Sa maman était malade.
Marcus était infirmier.
La fameuse boîte noire contenait des médicaments destinés à l’aider.
Maya resta silencieuse un instant.
— Maman va guérir ?
Je pris sa main.
— Les médecins font tout ce qu’ils peuvent, et nous allons l’aider tous ensemble.
À partir de ce jour, notre quotidien changea complètement.
Je pris un congé et réorganisai ma vie autour de ma famille.
J’accompagnai Sarah à ses rendez-vous.
Je préparai les repas.
Je m’occupai davantage de Maya et de la maison.
Et lorsque Marcus venait le soir, il n’avait plus besoin de se glisser silencieusement dans le couloir.
Je lui ouvrais la porte.
Les mois suivants furent éprouvants.
Il y eut de mauvaises journées, des nuits presque sans sommeil et des moments où nous avions tous peur de ce que les prochains examens révéleraient.
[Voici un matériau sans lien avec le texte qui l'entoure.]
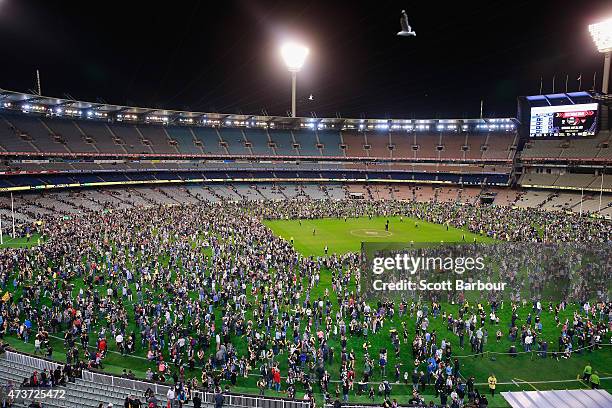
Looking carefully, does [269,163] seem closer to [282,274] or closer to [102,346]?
[282,274]

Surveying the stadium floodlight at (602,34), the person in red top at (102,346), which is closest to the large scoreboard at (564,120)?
the stadium floodlight at (602,34)

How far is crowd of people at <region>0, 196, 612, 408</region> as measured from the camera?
46.3 ft

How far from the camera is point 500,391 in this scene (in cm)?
1345

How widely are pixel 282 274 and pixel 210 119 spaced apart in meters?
54.4

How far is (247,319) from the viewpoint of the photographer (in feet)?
62.2

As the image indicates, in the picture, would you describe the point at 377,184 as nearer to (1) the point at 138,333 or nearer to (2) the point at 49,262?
(2) the point at 49,262

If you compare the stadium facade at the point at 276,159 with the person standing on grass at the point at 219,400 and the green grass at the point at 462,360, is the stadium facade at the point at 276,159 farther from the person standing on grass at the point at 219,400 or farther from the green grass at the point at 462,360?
the person standing on grass at the point at 219,400

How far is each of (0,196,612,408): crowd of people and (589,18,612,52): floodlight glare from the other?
30.6 m

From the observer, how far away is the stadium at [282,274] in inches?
527

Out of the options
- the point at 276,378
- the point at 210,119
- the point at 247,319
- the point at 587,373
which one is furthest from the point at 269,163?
the point at 587,373

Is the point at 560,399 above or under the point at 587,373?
under

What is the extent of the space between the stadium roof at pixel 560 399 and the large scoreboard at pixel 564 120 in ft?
184

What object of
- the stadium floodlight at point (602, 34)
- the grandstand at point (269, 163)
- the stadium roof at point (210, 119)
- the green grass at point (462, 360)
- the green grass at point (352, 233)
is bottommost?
the green grass at point (462, 360)

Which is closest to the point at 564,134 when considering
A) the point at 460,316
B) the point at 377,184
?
the point at 377,184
Mais Sarah ne porta plus ce poids seule.
Puis arriva un après-midi de décembre.
Le téléphone sonna.
C’était son médecin.
Sarah mit l’appel sur haut-parleur.
Je lui tenais la main.
— Les derniers examens sont très encourageants, annonça le médecin. Le traitement a fonctionné. Nous ne détectons actuellement aucun signe de maladie active. Vous êtes en rémission.
Je restai immobile.
Sarah aussi.
Puis elle tourna lentement la tête vers moi.
— Tu as entendu ?
Je tombai à genoux devant elle et serrai ses mains dans les miennes.
— Oui.
Ma voix se brisa.
— Ça a marché.
Sarah porta ses mains à son visage et se mit à pleurer.
Maya accourut depuis le couloir.
— Pourquoi vous pleurez ?
Je l’attirai vers nous.
— Parce que ce sont de bonnes nouvelles.
Elle comprit immédiatement.
Quelques secondes plus tard, nous étions tous les trois enlacés.
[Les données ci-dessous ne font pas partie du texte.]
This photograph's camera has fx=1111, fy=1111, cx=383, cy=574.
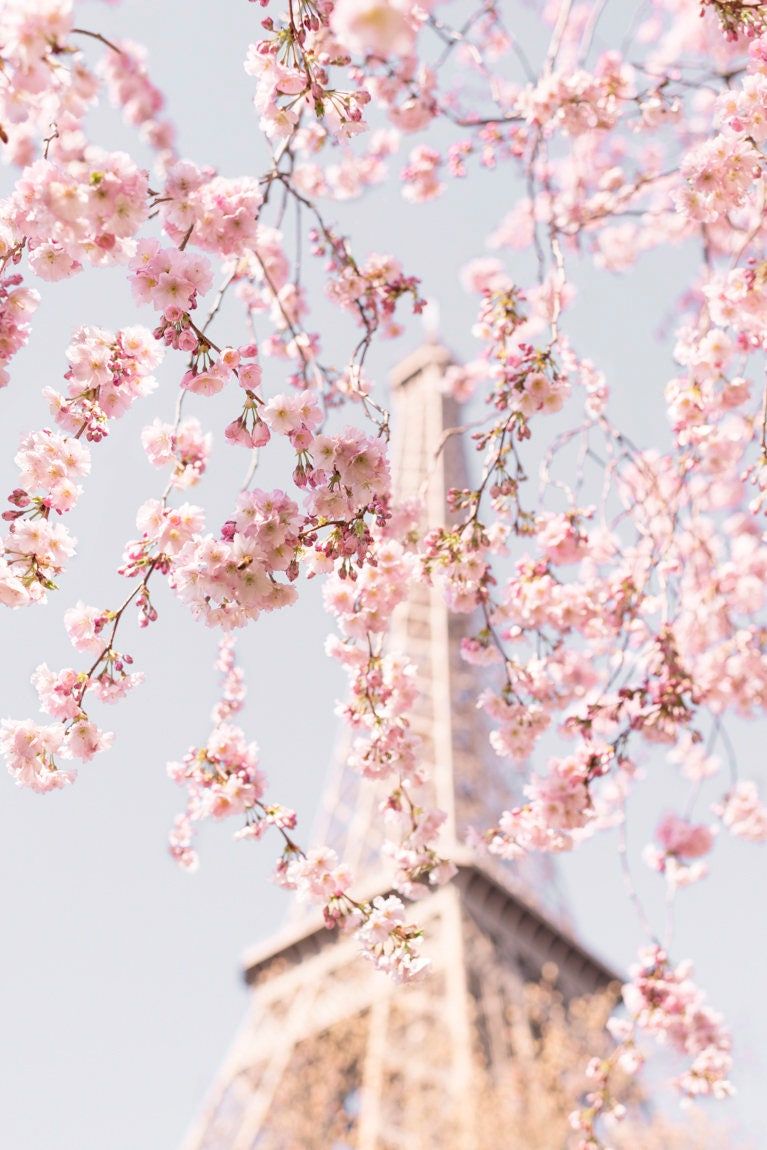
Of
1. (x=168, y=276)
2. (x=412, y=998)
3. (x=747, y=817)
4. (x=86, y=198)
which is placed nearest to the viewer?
(x=86, y=198)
Cette nuit-là, la maison semblait étrangement silencieuse.
Pour la première fois depuis longtemps, personne ne marcha discrètement dans le couloir après minuit.
Aucune porte ne s’ouvrit à 1 h 13.
Aucune mallette noire ne fut déposée près de notre lit.
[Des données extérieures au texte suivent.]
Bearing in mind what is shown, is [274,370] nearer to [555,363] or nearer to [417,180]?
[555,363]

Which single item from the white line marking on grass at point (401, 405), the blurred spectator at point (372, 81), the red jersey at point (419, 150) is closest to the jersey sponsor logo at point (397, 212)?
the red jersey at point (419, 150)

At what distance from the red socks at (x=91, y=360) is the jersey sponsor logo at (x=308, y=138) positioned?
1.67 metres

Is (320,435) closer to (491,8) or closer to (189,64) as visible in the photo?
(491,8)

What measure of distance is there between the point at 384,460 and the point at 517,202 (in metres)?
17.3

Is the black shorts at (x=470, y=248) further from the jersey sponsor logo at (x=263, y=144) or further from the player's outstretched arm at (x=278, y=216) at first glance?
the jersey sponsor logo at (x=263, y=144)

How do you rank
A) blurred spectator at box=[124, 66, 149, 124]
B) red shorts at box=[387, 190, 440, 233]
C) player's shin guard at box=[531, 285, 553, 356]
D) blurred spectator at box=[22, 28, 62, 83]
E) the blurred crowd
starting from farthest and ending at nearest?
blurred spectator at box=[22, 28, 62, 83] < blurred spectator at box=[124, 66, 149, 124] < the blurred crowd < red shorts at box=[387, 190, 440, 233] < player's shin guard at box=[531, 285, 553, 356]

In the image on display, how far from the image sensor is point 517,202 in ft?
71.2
Nous n’avions plus rien à cacher dans l’obscurité.
Alors que Sarah et moi étions sur le point de nous endormir, une petite silhouette apparut dans l’encadrement de la porte.
Maya tenait son ours contre sa poitrine.
— Je peux dormir avec vous ?
Sarah sourit et souleva la couverture.
— Viens.

Maya grimpa sur le lit et s’installa entre nous.
Je passai un bras autour d’elle et de Sarah.
Quelques minutes plus tard, alors que je pensais Maya endormie, sa petite voix s’éleva dans le noir.
— Papa ?
— Oui, ma puce ?
— Tu te souviens quand tu m’as dit que la lune suivait notre voiture ?
Je souris.
— Bien sûr.
— C’est vrai, hein ?
Je regardai Sarah, puis resserrai doucement mon bras autour de ma famille.
— Oui, ma puce. Elle nous suit partout.
Et pour la première fois depuis des mois, l’obscurité ne me faisait plus peur.